Denklisch - The Game

A gamified approach to language learning at work

interaction-design-association-IxDA: Part of the presentation - Miro Board

At denkwerk we celebrate diversity with our international employees. We also do what we do best, creative problem-solving. That gave rise to the internal initiative "Denklisch – The Game".

Josi  Longhi Siqueira and Molly Oberholtzer (r.) as speaker at IxDA22

Bringing language learning into the workplace is challenging, for both employees and employers, remote and in-office. This initiative is a way of accompanying language learners into starting to apply their learned language at work. A solution that is driven by service design, co-created and led by the denkwerk community.

The outcome of it is Denklisch /dénk-ɡlɪʃ/ a collaborative language learning game that brings language practice closer to the working routine. With weekly check-ins and daily challenges, the game brings learners together and challenges participants to practice a bit every day, in fun and unexpected ways, providing not only a reason to practice but also the right people to do it with.

“Collaborating with others when doing tasks was nice… When you do it (language tasks) with a group of like-minded people you feel more motivated.”

Denklisch community member

What we learned in overcoming language barriers

We used a service design approach to move from understanding to prototyping, keeping community practices as the forefront.
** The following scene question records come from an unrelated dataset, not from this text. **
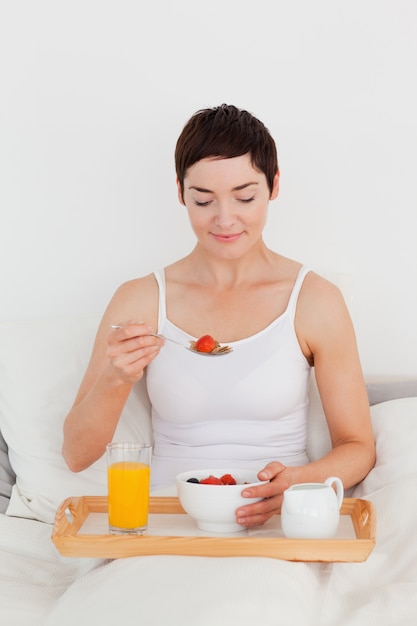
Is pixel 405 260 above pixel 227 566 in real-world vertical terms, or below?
above

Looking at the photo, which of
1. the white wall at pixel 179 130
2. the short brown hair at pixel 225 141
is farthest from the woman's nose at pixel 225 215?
the white wall at pixel 179 130

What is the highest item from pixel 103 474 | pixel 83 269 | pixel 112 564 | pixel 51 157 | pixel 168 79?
pixel 168 79

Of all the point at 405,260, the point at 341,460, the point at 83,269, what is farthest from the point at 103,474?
the point at 405,260

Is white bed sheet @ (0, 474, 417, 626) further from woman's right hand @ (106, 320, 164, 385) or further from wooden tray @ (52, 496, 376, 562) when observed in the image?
woman's right hand @ (106, 320, 164, 385)

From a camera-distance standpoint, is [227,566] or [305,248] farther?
[305,248]

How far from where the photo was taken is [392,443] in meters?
2.01

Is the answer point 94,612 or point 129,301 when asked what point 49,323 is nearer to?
point 129,301

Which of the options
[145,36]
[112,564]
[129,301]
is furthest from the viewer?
[145,36]

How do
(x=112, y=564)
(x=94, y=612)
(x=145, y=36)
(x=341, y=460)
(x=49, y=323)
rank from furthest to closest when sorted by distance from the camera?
1. (x=145, y=36)
2. (x=49, y=323)
3. (x=341, y=460)
4. (x=112, y=564)
5. (x=94, y=612)

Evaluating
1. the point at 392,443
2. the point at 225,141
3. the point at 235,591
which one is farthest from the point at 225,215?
the point at 235,591

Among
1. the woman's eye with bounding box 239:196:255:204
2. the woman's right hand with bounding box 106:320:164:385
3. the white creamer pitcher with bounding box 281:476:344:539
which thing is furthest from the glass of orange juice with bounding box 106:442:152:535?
the woman's eye with bounding box 239:196:255:204

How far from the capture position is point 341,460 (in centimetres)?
193

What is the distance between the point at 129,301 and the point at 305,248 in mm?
670

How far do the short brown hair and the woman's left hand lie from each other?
67cm
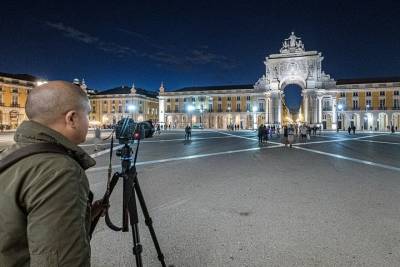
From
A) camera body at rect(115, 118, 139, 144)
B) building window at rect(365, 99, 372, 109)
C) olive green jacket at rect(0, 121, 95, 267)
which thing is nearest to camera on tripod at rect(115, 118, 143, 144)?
camera body at rect(115, 118, 139, 144)

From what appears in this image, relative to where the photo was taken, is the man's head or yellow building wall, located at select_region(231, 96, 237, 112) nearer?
the man's head

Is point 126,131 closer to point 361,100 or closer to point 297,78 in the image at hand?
point 297,78

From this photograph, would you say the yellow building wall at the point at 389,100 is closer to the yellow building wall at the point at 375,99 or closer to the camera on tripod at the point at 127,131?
the yellow building wall at the point at 375,99

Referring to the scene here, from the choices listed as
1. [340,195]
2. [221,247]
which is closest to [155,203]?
[221,247]

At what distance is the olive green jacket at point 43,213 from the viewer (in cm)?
108

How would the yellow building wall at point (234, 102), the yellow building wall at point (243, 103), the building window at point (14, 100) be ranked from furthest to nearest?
the yellow building wall at point (234, 102)
the yellow building wall at point (243, 103)
the building window at point (14, 100)

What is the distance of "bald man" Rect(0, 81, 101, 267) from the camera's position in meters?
1.08

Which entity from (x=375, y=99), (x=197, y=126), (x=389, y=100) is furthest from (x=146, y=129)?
(x=389, y=100)

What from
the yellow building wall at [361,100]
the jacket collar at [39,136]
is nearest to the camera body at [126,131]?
the jacket collar at [39,136]

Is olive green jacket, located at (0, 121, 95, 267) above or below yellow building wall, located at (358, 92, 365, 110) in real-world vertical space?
below

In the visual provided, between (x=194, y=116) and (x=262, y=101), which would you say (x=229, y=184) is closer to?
(x=262, y=101)

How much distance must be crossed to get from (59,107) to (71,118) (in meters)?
0.07

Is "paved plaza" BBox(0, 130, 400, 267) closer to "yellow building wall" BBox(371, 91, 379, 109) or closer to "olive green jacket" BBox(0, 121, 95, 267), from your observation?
"olive green jacket" BBox(0, 121, 95, 267)

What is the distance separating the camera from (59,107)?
1.36 m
From the community, we held a retrospective to gather feedback and input from our pilot. Drawing from those shared perspectives and conversations, here are the overarching conclusions of the program.

96 Challenges

12 weeks

7 Players

The Game as a Safe Space

The game provides a safe space to get into the learning role, and outside of their professional working role.

  • To learn work vocabulary, one needs to practice at work and ideally with (close-to) real content.

  • Everyone has a different learning process and needs different stimuli, tasks, and will find motivation in different activities.

  • Having a group of learners is key to keeping higher motivation.

  • A learning community can make a longer development process more transparent.

  • The game transforms daily interactions into learning opportunities.

“You slowly get comfortable with speaking German. Because when you do it as a task, it is like you are learning something. So you can start doing it from your safe area. As it is as a task, you don’t need to be fluent, you don’t need to know everything, you are a student, you are allowed to make mistakes … It sets expectation, creates a safe area to make mistakes, so no one is judging you.”

Denklisch community member

Conclusions on breaking language barriers

Language learning is a big undertaking and very likely a long process. There is no single answer nor single method that can facilitate this process for every different learner. What does help, is gamifying the process to increase motivation and get people outside of the limitations of professionalism. Challenges that remind that even the smallest practice counts towards achieving the greater goal of learning a foreign language. Mindset shifts that help participants to realize that those small daily moments here and there are in fact opportunities to learn. 

A community that not only connects individuals but inspires them.

The safe space, makes you realize you can do more than you think.